- [PAGE EXCERPT]:
□ □ □ □

This is precisely the kind of drivel that may serve an annual report or temporarily attenuate an inattentive populace, but on finer note, it is nothing more than vacuous. To impel a constituency of predominantly poor folks, you need to invoke reality first and practicality second. YES, a better public school system will draw more dollars into the till and thereby reduce the tax burden on citizenry. We all get that. But, that and that alone is not manifest destiny. Children deserve a good and more importantly EFFECTIVE learning environment. THAT is sacrosanct. And anything less untenable, maybe even criminal.
TAXATION
New Jersey has the dubious distinction of having the highest property taxes in the nation, the third-highest income tax rates, the 10th-highest sales tax and the 11th-highest corporate tax rate. Let’s just say it has made the state an “unattractive place to do business” and barely enables residents to keep their proverbial heads above water. The Tax Foundation released its annual report showing the Garden State ranked DEAD LAST in the nation in "business-friendliness" for the second straight year.

□ □ □ □

- [RECORD EXCERPTS]:

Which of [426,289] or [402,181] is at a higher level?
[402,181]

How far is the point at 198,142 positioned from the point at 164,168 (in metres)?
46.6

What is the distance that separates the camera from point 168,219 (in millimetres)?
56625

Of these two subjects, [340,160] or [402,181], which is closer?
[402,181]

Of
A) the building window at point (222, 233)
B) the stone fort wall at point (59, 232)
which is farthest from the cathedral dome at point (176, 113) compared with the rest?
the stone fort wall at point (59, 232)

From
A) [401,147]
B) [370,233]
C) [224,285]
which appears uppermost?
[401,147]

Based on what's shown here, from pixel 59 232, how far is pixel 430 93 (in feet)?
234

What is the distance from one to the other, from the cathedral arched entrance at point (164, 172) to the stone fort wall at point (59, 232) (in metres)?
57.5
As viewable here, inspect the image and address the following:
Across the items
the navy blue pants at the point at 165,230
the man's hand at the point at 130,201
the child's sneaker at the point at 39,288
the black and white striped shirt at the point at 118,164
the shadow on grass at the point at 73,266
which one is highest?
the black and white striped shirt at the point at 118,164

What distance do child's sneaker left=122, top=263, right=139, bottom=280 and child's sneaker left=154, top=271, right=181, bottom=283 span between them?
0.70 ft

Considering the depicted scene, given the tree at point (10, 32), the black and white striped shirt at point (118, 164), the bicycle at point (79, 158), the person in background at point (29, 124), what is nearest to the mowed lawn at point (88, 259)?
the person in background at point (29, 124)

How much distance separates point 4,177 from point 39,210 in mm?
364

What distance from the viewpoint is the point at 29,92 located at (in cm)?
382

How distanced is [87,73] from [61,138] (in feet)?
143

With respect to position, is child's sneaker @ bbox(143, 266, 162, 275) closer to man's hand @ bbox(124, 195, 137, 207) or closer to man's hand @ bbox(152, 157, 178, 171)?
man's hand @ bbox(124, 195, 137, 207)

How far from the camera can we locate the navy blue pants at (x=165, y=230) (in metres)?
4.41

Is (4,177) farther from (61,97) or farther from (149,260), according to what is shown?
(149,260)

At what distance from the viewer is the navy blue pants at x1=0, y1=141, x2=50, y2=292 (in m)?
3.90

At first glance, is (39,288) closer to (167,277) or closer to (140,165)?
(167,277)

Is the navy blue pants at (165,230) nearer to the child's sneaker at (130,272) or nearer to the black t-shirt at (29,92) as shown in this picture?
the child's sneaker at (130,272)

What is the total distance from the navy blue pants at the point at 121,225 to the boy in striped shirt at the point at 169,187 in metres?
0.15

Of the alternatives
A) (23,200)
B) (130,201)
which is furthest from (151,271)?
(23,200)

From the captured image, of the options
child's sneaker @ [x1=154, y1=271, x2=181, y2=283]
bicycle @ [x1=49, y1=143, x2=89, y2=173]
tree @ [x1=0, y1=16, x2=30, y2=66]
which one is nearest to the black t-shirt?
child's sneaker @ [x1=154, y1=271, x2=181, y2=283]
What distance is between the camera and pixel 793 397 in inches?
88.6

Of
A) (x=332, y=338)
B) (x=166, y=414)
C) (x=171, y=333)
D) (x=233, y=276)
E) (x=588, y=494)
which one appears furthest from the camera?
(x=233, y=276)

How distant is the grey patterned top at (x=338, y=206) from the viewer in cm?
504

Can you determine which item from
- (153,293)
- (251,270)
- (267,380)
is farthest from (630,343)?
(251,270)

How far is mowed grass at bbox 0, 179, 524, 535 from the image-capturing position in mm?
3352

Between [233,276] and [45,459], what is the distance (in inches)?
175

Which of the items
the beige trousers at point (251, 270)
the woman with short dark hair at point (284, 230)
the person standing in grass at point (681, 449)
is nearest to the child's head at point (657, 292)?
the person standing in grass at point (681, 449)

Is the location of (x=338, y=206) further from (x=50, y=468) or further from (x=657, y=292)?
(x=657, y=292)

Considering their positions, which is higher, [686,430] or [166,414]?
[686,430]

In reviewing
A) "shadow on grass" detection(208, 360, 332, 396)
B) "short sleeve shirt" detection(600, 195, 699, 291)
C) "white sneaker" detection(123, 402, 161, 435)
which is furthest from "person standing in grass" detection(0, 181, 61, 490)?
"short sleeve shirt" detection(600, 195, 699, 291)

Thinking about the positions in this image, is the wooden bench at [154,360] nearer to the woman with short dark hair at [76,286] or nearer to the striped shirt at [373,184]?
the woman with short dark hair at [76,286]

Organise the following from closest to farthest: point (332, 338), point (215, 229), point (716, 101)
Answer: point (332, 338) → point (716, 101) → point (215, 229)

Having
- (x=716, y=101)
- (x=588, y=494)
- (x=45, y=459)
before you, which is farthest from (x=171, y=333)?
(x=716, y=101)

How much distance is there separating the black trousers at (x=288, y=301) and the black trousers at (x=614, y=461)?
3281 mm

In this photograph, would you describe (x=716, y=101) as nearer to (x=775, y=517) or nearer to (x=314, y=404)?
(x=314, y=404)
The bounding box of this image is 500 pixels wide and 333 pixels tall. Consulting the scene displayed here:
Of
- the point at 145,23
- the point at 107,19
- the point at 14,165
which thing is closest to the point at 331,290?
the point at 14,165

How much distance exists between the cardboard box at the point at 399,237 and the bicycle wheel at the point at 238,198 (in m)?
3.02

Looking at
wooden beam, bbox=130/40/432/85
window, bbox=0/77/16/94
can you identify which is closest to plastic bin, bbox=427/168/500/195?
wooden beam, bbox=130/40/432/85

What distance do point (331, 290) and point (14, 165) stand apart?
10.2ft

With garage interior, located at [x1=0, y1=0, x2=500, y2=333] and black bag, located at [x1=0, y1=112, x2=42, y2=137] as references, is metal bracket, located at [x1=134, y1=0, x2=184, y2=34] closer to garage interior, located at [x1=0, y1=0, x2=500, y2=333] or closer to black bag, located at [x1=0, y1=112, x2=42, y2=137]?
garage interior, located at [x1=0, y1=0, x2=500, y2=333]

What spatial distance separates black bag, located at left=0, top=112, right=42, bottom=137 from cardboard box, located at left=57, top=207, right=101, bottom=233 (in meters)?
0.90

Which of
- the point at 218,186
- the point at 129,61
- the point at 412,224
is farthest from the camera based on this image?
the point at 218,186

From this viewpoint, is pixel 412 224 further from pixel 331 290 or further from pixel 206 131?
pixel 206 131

□ □ □ □

- [EXERCISE INSTRUCTIONS]:
1) Transcribe part of the New Jersey taxation passage word for word, beginning at the words that have "This is precisely" and stopping after "maybe even criminal.".
2) Decide whether each statement agrees with the New Jersey taxation passage. Answer yes or no for each, and quote the deciding words of the passage. (a) New Jersey has the highest income tax rates in the nation. (b) The Tax Foundation ranked New Jersey last in the nation in business-friendliness for the second straight year. (c) A better public school system would reduce the tax burden on citizens.
Work only from the New Jersey taxation passage.

- [TASK ANSWERS]:
1)
This is precisely the kind of drivel that may serve an annual report or temporarily attenuate an inattentive populace, but on finer note, it is nothing more than vacuous. To impel a constituency of predominantly poor folks, you need to invoke reality first and practicality second. YES, a better public school system will draw more dollars into the till and thereby reduce the tax burden on citizenry. We all get that. But, that and that alone is not manifest destiny. Children deserve a good and more importantly EFFECTIVE learning environment. THAT is sacrosanct. And anything less untenable, maybe even criminal.

2)
(a) No: "the third-highest income tax rates"
(b) Yes: "ranked DEAD LAST in the nation in "business-friendliness" for the second straight year"
(c) Yes: "a better public school system will draw more dollars into the till and thereby reduce the tax burden on citizenry"